→ REQUIRED TASK A
Using the passage on Jimmy Keene below, list the full title of every book that Keene published.

With the guidance and training by the FBI, a cover story was arranged for Keene as part of his undercover mission. He was transferred to the MCFP, where he gained Hall's trust. Hall allegedly admitted to specific details about many of his crimes and murders in graphic details to Keene that no one but the killer could have known. On one occasion, Keene witnessed Hall with a map that appeared to show the locations of his victims' remains, and Keene reported the information to his FBI contacts. Based on the new evidence Keene uncovered, Larry Hall's appeal was denied. Hall remains in prison and has confessed to over twenty murders during his incarceration. He is serving a life sentence without parole in Butner, North Carolina.

The U.S. Attorney and FBI rewarded Keene's cooperation with early release and a clean record.

== Media adaptations and books ==

In 2008, Paramount Pictures and GK-Films purchased Keene's story rights to make a feature film. Brad Pitt was attached to play the lead role as James "Jimmy" Keene, and Pitt's production company Plan B was set to co-produce. The rights were later purchased by Apple TV for the miniseries Black Bird, with Taron Egerton as Keene and Paul Walter Hauser as Larry Hall. The series was released in 2022. Keene was executive producer on the project and had a cameo appearance in the final episode.

In 2010, Keene published In with the Devil: A Fallen Hero, a Serial Killer, and a Dangerous Bargain for Redemption, an autobiographical account of his time working as an FBI operative helping to secure the conviction of serial killer Larry Hall. His second book, Black Bird: One Man's Freedom Hides in Another Man's Darkness, was published in 2022. In 2023, Keene published The Chicago Phoenix: Jimmy Keene's Untold Story, a follow-up to Black Bird. It covers Keene's early years in Chicago and gives further details on his time as an FBI operative. In 2024, Keene released his fourth book, the novel The Wanderer: Bigamy, Deceit and Murder.

→ RECORDS SUPPLIED

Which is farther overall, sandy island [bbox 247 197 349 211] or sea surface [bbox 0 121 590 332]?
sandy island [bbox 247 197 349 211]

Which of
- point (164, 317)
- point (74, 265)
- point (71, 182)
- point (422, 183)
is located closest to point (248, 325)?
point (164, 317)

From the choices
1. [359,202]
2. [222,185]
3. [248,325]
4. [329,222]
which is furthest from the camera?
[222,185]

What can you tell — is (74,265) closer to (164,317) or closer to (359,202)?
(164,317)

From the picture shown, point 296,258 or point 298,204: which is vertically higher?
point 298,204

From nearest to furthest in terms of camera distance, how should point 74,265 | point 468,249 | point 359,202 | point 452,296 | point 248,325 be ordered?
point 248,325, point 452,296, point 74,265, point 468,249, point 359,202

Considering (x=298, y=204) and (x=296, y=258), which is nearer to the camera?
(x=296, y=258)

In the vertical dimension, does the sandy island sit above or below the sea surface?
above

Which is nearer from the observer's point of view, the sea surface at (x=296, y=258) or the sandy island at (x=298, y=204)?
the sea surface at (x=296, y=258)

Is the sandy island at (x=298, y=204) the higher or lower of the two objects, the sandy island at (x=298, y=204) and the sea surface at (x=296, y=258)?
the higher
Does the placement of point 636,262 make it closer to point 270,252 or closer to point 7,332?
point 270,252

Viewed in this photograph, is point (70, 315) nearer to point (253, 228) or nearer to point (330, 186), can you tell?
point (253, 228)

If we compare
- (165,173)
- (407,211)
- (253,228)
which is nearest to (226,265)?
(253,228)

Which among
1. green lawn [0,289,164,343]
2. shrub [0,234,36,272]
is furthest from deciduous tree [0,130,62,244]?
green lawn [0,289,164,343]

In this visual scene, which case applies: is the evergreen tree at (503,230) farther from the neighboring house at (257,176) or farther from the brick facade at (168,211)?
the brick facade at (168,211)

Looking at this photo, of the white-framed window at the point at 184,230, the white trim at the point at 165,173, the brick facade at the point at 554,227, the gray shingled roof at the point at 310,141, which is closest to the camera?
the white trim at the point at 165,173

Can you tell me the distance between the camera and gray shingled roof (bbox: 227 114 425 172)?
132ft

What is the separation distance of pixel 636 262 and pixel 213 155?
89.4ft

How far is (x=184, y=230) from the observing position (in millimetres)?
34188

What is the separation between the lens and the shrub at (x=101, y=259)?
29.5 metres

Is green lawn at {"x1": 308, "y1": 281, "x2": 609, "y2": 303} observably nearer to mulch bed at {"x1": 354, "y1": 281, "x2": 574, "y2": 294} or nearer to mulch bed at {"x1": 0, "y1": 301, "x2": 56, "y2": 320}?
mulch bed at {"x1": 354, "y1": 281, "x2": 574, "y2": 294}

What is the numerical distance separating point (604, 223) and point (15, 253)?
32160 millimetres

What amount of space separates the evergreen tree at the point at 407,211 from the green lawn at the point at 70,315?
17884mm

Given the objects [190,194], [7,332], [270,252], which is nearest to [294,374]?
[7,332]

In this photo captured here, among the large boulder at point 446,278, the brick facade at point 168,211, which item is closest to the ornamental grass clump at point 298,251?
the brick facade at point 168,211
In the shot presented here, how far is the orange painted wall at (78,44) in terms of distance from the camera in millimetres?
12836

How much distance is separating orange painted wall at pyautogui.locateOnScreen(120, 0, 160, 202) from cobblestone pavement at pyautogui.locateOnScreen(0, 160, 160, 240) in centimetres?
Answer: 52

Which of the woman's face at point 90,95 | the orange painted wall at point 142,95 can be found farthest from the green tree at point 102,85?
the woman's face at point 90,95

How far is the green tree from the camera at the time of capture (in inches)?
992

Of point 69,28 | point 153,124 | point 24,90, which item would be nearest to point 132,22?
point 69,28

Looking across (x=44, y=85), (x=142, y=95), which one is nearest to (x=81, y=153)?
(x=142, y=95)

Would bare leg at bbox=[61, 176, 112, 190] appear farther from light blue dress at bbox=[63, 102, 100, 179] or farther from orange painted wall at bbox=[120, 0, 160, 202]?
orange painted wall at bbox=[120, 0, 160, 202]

→ REQUIRED TASK B
Reproduce the records from the line with "What is the separation distance" to the line with "29.5 metres", renaming "pixel" to "point" and leaving everything else unchanged.

→ TASK RESPONSE A
- In with the Devil: A Fallen Hero, a Serial Killer, and a Dangerous Bargain for Redemption
- Black Bird: One Man's Freedom Hides in Another Man's Darkness
- The Chicago Phoenix: Jimmy Keene's Untold Story
- The Wanderer: Bigamy, Deceit and Murder

→ TASK RESPONSE B
What is the separation distance of point 636 262 and point 213 155?
89.4ft

How far is (x=184, y=230) from the observing position (in millimetres)?
34188

What is the separation between the lens and the shrub at (x=101, y=259)?
29.5 metres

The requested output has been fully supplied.